# Source document
[START]
# Penny Farthing riding course.



## Hilldodger (27 May 2010)

Here.


----------



## Theseus (27 May 2010)

Jolly good show.

Are you coming up to Edinburgh at all or do we need to get to you?

Are replica PF's available & if so how much will they set you back?


----------



## Hilldodger (27 May 2010)

Touche said:


> Jolly good show.
> 
> Are you coming up to Edinburgh at all or do we need to get to you?
> 
> Are replica PF's available & if so how much will they set you back?



You really need to get to me but if there was enough interest and an offer of beer'n'curry to make it worthwhile, I'd love to come to Edinburgh. 

Replica Pennies are about but a lot are shocking. Joff Summerfield is the man to speak to or you can spend £2k on one of the Czech ones.


----------



## Arch (27 May 2010)

Hilldodger said:


> You really need to get to me but if there was enough interest and an offer of beer'n'curry to make it worthwhile, I'd love to come to Edinburgh.
> 
> Replica Pennies are about but a lot are shocking. Joff Summerfield is the man to speak to or you can spend £2k on one of the Czech ones.



Or for £100 I'll do you one, I just need a big enough circular MDF table top, some drain pipe, and a BMX bike...

I see the scam behind this Hilldodger - you'll be videoing the courses and making fortune on You've Been Framed...

Cool idea though, well done!


----------



## Hilldodger (27 May 2010)

Gonna be on BBC TV tomorrow, too


----------



## HJ (27 May 2010)
[END]
# Actions to take
• 1. Retype the part of the penny farthing thread starting with "Or for £100" and going on through "though, well done!".
• 2. In the penny farthing thread, who is named as the man to speak to about replica Pennies?
• 3. Carry on the penny farthing riding course thread from the point where it stops.

# Provided data
[START]
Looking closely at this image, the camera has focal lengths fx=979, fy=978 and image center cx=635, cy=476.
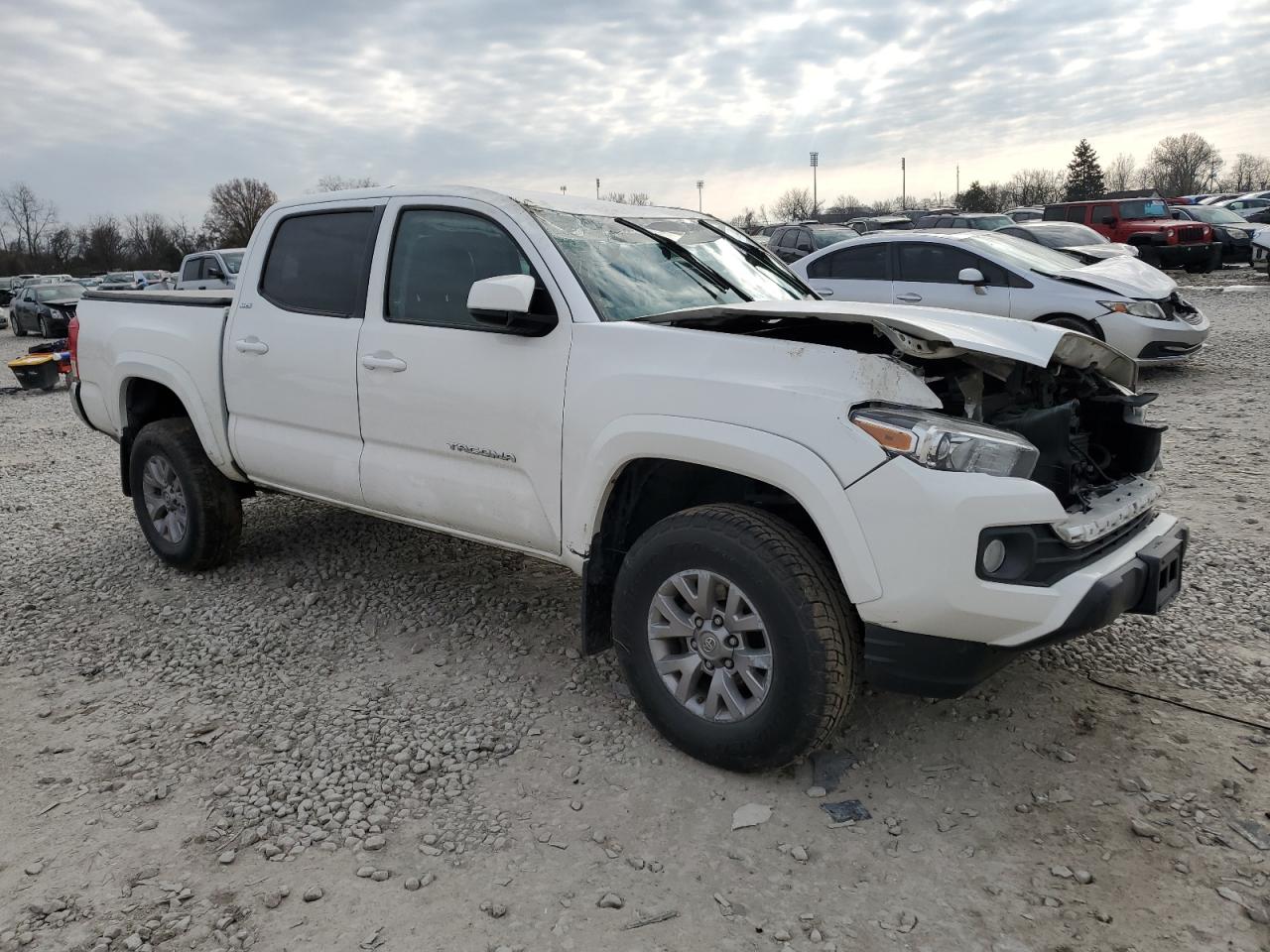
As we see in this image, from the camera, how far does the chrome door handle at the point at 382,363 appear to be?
402cm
[END]
# Answers
• 1.
Or for £100 I'll do you one, I just need a big enough circular MDF table top, some drain pipe, and a BMX bike...

I see the scam behind this Hilldodger - you'll be videoing the courses and making fortune on You've Been Framed...

Cool idea though, well done!

• 2. Joff Summerfield.

• 3.
Hilldodger said:


> You really need to get to me but if there was enough interest and an offer of beer'n'curry to make it worthwhile, I'd love to come to Edinburgh.
> 
> Replica Pennies are about but a lot are shocking. Joff Summerfield is the man to speak to or you can spend £2k on one of the Czech ones.



How many participants would you need to make it worthwhile? There are two interested so far...


----------



## Telemark (27 May 2010)

HJ said:


> How many participants would you need to make it worthwhile? There are two interested so far...



Now three 

T


----------



## mr_cellophane (31 May 2010)

> People attending the course will be shown how to mount and ride the bike, plus learn about the history of its development and past famous racers.



But not how to dismount.


----------



## Hilldodger (1 Jun 2010)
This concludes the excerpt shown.